The net worth of a typical white family, at $171,000 in 2016, was nearly 10 times that of the average black family, $17,000. Median net worth for white households has far exceeded that of black households through recessions and boom times over the last 30 years, and the ratio of white family wealth to black family wealth is higher today than at the start of the century, according to Brookings.

Related: Black poverty is rooted in real-estate exploitation

The report says age doesn’t explain the black-white wealth gap. While white adults tend to be older, with a median age of 55, than African Americans, with a median age of 49, and older people tend to have more wealth, the wealth gap persists even within age groups. Among the 65-74 age group, whites have $302,500 in median wealth but the median wealth of blacks of that age is $46,890.

Nor can the wealth gap be explained by differences in education, because whites have far greater wealth than blacks with the same level of education. Nor is debt an explanation–white families tend to have higher levels of debt than blacks.

The wealth gap has its roots in federal programs like the GI Bill. Black veterans could not use the bill’s housing benefits because banks wouldn’t issue mortgages in black neighborhoods and because deed covenants and informal racism made the suburbs off-limits to blacks.

The report explains that two households can have the same income, but the one with fewer expenses or with more accumulated wealth from past income or inheritances will have more wealth.

Today, the most important factor in the wealth gap is that white families receive much larger inheritances and other intergeneration transfers than black families.

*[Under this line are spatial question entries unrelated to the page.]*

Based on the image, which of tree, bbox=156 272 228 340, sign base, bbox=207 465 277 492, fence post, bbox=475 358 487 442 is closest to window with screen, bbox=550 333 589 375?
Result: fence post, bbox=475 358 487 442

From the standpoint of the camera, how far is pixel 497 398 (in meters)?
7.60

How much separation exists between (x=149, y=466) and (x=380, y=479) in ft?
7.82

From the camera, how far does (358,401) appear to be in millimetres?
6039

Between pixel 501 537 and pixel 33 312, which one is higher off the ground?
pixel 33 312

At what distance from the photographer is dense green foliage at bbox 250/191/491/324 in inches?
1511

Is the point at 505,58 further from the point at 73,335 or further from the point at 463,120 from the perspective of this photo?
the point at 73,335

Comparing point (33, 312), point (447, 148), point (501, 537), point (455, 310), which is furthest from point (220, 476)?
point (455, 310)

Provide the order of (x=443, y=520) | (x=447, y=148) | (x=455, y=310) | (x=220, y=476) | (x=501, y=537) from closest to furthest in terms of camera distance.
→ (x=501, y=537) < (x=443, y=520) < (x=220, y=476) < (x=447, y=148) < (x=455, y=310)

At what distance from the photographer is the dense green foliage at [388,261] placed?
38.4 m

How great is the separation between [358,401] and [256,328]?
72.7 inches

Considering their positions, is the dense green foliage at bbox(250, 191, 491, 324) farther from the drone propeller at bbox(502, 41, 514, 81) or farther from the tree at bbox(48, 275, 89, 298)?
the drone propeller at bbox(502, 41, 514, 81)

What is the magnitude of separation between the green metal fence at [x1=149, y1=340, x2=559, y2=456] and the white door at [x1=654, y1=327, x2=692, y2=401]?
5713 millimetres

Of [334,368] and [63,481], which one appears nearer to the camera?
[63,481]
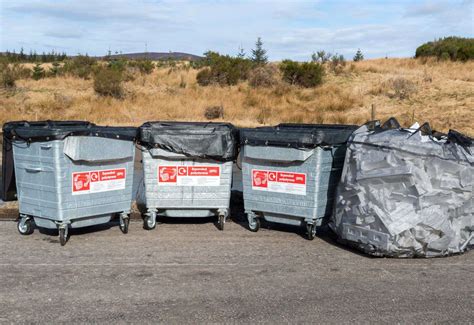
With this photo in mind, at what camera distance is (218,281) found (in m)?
5.35

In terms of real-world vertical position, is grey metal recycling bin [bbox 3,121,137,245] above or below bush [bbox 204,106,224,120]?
above

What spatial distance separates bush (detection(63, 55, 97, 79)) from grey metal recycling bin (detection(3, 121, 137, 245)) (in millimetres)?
30957

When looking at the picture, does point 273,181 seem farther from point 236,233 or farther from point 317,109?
point 317,109

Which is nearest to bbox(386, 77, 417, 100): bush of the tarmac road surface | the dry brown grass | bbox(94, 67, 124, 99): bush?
the dry brown grass

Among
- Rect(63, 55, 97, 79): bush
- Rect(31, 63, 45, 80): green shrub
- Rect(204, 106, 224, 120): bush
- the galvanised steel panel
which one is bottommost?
Rect(204, 106, 224, 120): bush

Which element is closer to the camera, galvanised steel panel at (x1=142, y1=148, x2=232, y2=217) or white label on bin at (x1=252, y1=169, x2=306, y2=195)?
white label on bin at (x1=252, y1=169, x2=306, y2=195)

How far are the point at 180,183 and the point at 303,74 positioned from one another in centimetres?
2761

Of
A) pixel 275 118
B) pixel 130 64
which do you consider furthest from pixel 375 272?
pixel 130 64

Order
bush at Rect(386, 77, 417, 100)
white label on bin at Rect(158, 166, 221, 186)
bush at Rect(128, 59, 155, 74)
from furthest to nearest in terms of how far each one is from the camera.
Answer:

In addition, data on family incomes does not provide an accurate picture of lifetime income– black families who show a high income in one year are more likely than white families to exhibit a drop in income in subsequent years, and their respective wealth levels reflect this difference, the report states.

A lesser, but notable factor in the wealth gap is that high- and middle-income black families are more likely than white counterparts to be called upon to assist relatives and neighbors.

The report found that white families with high and middle incomes are far wealthier than black families with the same incomes. This is significant because “wealth confers benefits that go beyond those that come with family income,” such as preventing a life from being derailed by temporary setbacks and allowing people to take career risks and become entrepreneurs. Family wealth also allows people to access housing in safe neighborhoods with good schools, enhancing the prospects of their own children.

Brookings’s ideas on how to narrow the gap include reforms on capital income taxation, a tax on wealth, and taxing inherited income. “Inheritance or estate taxes in particular could enhance equality of opportunity, especially if revenues were invested in programs that give low-income children a better chance at economic success,” the report says.

The report was published earlier in 2020 before the coronavirus pandemic worsened and revealed disparities in coronavirus death rates too, as more blacks than whites have died from COVID-19.